Desligou o computador de Alfredo e abriu o seu. Novamente durante largo tempo o único som na sala era o martelar do teclado. Ao fim de algum tempo Zé Luís levantou-se e soltou um “Uauuu!”

“Não vais acreditar donde isto veio!”

Perante o olhar interrogativo de Alfredo, continuou:

“Já ouviste falar em Deep web ou Dark web? Não são a mesma coisa, mas muita gente pensa que sim. Não interessa agora os pormenores, mas é uma parte da web que não é acessível através dos motores de busca. Uma espécie de catacumbas numa cidade onde a generalidade das pessoas anda por ruas e estradas. Encontra-se lá de tudo! E com um bocado de sorte e de pensamento lateral, e com as pegadas que eles deixaram no teu computador, consegui chegar ao grupo responsável pelo que te aconteceu. E ouve o nome: ‘Exército Divino contra a Perfeição Humana’.

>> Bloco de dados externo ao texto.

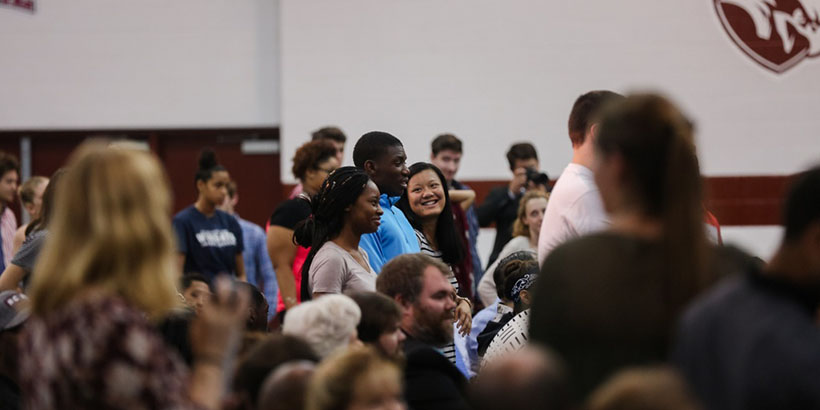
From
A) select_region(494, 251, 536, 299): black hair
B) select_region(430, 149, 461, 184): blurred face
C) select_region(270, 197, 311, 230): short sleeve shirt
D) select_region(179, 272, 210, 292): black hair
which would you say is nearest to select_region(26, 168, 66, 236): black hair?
select_region(179, 272, 210, 292): black hair

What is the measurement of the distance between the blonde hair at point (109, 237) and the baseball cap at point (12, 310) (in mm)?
1491


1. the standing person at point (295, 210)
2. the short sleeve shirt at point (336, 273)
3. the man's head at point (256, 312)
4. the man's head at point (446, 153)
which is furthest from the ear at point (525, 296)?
the man's head at point (446, 153)

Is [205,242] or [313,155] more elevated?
[313,155]

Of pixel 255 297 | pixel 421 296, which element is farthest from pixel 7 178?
pixel 421 296

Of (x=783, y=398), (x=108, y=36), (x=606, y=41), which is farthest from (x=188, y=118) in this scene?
(x=783, y=398)

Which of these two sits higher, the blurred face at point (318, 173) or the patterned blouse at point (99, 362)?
the patterned blouse at point (99, 362)

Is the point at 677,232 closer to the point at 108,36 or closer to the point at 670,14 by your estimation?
the point at 670,14

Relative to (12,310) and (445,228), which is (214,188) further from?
(12,310)

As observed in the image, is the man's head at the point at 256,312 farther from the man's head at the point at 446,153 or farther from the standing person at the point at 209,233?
the man's head at the point at 446,153

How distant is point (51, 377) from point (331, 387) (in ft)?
1.90

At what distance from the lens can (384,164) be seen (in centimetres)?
454

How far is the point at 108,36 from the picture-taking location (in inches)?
363

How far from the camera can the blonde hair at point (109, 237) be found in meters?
2.01

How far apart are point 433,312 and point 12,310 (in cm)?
139
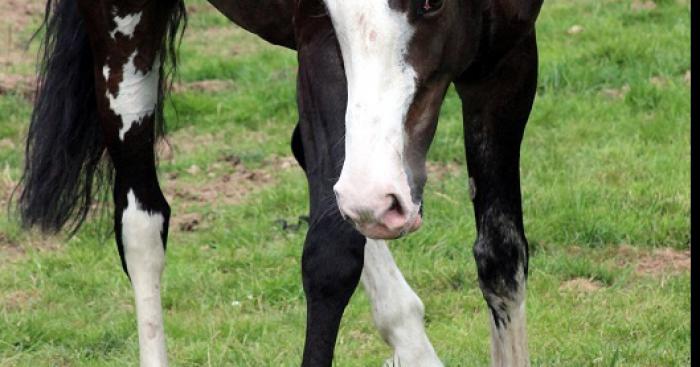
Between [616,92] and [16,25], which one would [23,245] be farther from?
[16,25]

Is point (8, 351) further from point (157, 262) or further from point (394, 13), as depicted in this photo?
point (394, 13)

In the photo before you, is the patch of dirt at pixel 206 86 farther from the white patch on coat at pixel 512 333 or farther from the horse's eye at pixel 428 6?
the horse's eye at pixel 428 6

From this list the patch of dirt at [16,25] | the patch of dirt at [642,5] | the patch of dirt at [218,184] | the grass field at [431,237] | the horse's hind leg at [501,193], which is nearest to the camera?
the horse's hind leg at [501,193]

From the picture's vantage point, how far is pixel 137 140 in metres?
4.87

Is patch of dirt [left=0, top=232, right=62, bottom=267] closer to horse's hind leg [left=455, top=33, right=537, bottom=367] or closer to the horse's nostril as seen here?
horse's hind leg [left=455, top=33, right=537, bottom=367]

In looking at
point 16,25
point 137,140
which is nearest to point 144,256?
point 137,140

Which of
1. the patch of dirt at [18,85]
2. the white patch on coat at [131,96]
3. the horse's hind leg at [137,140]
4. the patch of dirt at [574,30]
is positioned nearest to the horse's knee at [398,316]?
the horse's hind leg at [137,140]

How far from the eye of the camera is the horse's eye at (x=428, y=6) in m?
3.32

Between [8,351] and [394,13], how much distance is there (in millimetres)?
2551

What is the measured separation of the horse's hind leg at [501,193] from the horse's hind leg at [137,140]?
1.02 meters

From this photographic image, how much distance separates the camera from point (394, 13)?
3.28m

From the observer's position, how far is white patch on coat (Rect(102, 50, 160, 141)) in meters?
4.84

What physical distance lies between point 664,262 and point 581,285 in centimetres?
44
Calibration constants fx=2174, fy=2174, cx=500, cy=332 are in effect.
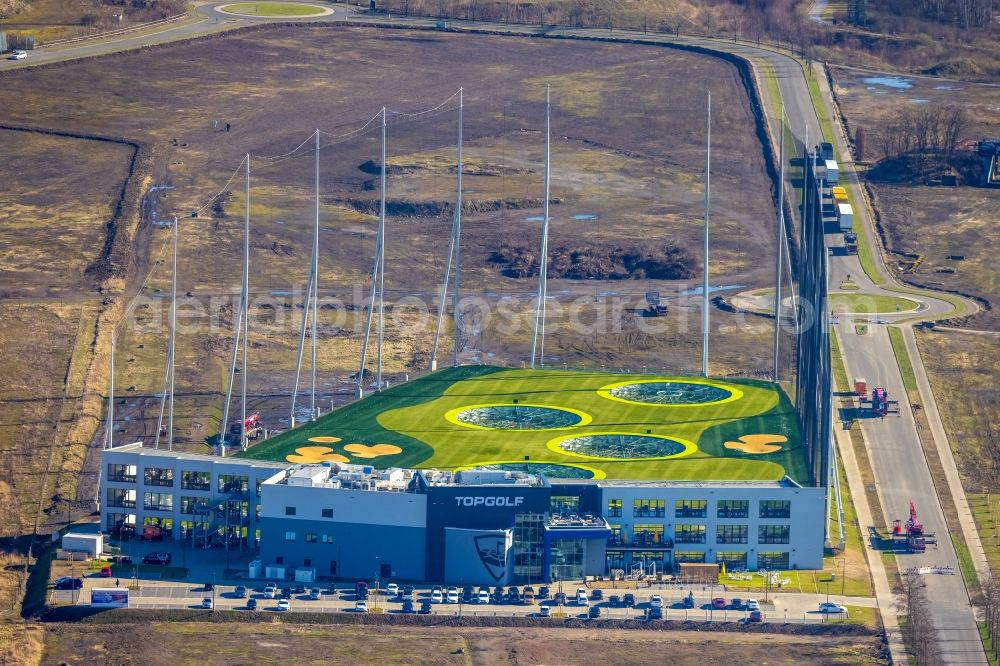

Alfredo fez uma cara de incredulidade que levou o amigo a soltar uma gargalhada. Este continuou:

“O racional é muito simples. Primeiro: Só Deus é perfeito. Segundo: Tentar fazer algo perfeito é pretender ser igual a Deus, o que é, sem mais considerações, uma atitude blasfema. Terceiro: Os membros do Exército Divino têm como missão introduzir imperfeição nas criações humanas.”

“Nota que não se propõem destruir o que fizeste. Apenas introduzir o grãozinho de imperfeição que faz com que a tua criação nunca possa aspirar à perfeição divina.”

“E o que vais fazer?”

“A eles? Nada, deixá-los em paz. Estes ainda são dos tipos mais inofensivos que podes encontrar na Dark net. O teu problema está resolvido. A partir de agora, gralhas num texto revisto por ti só as que tu próprio deixares passar.”

Deu outra gargalhada e acrescentou: “Vamos dar uma volta para desmoer a pizza!”